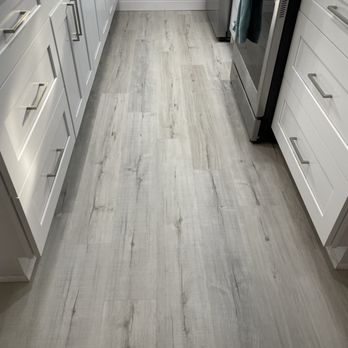 Floor 2 you - a kitchen with white cabinets and wood floors - Flooring Near Me - Boca Raton, Florida Floor 2 you - a kitchen with white cabinets and wood floors - Flooring Near Me - Boca Raton, Florida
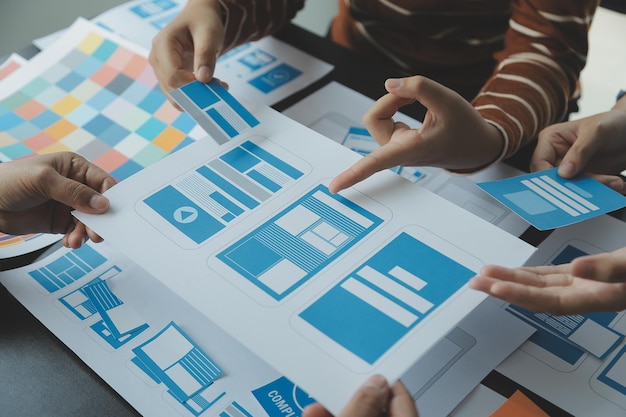 Close up ux developer and ui designer brainstorming about mobile app interface wireframe design on table with customer breif and color code at modern officeCreative digital development agency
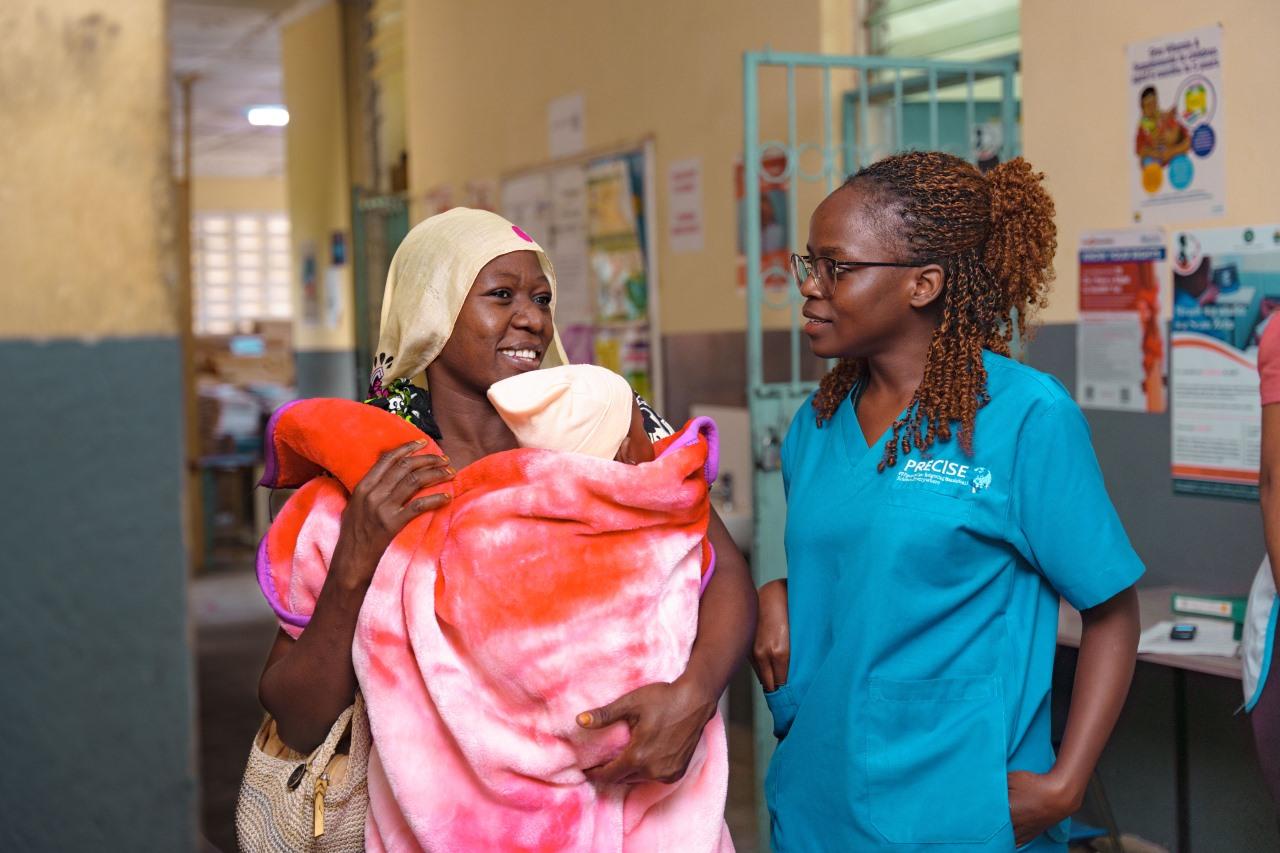Sonographer Stacy Otieno (right) and a patient.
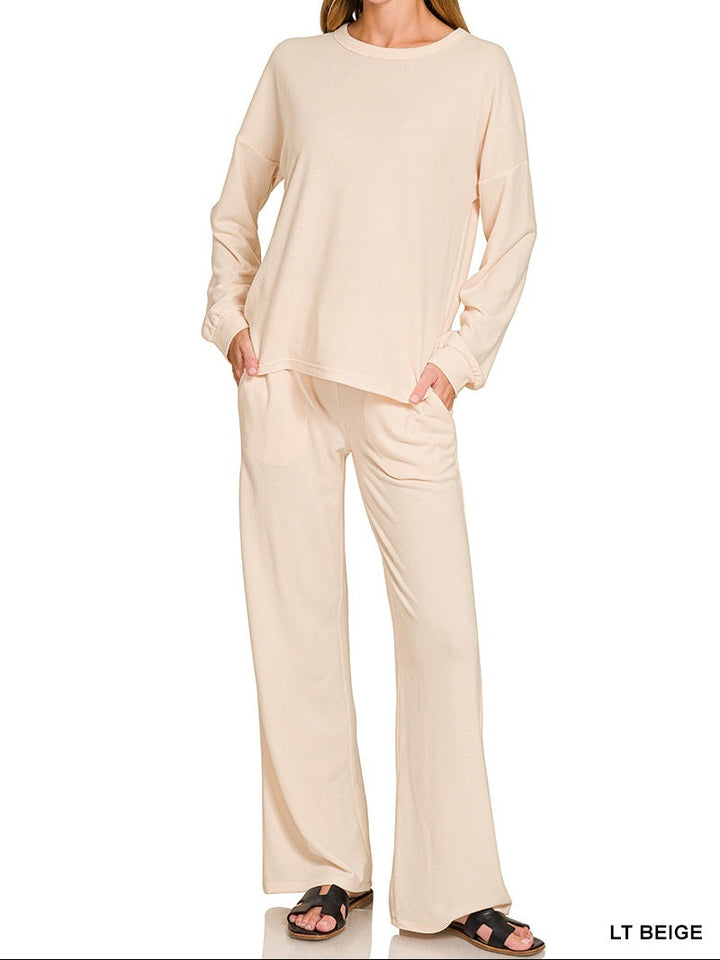 A woman modeling a light beige two-piece loungewear set consisting of a long-sleeve crewneck top and matching wide-leg pants, shown against a plain white background with text overlays indicating &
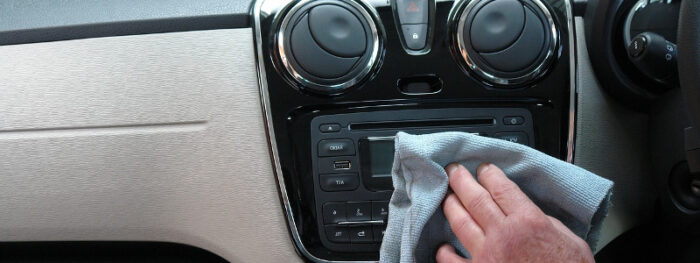 man using a microfibre cloth to clean car interior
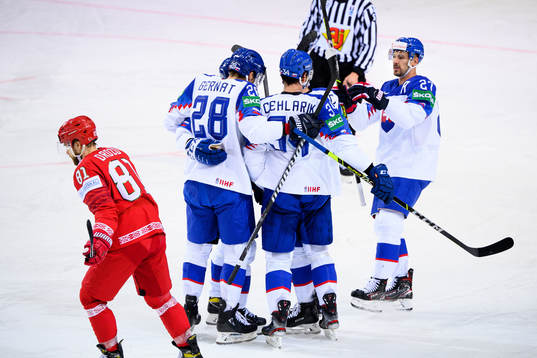Peter Cehlarik and Marek Hrivik of Slovakia celebrate the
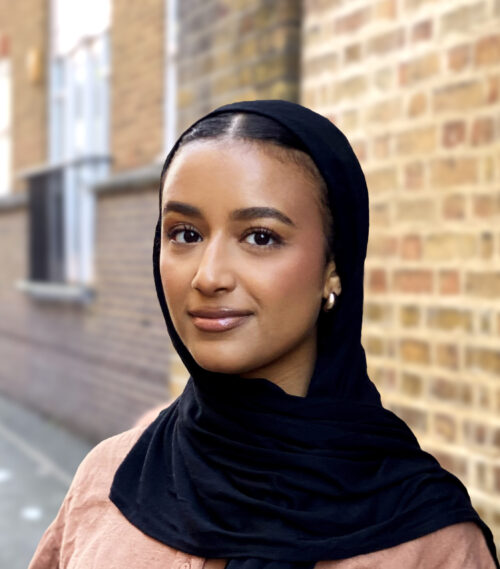 A woman wearing a black hijab and light brown top stands in front of a brick wall, looking at the camera with a slight smile—capturing the approachable spirit often seen in a marketing team. The background is softly blurred.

++++++++

Task details:
I need the lines from the one containing "A woman modeling" through the end of the records retyped exactly, with the pictures left out.

Result:
 A woman modeling a light beige two-piece loungewear set consisting of a long-sleeve crewneck top and matching wide-leg pants, shown against a plain white background with text overlays indicating &
 man using a microfibre cloth to clean car interior
Peter Cehlarik and Marek Hrivik of Slovakia celebrate the
 A woman wearing a black hijab and light brown top stands in front of a brick wall, looking at the camera with a slight smile—capturing the approachable spirit often seen in a marketing team. The background is softly blurred.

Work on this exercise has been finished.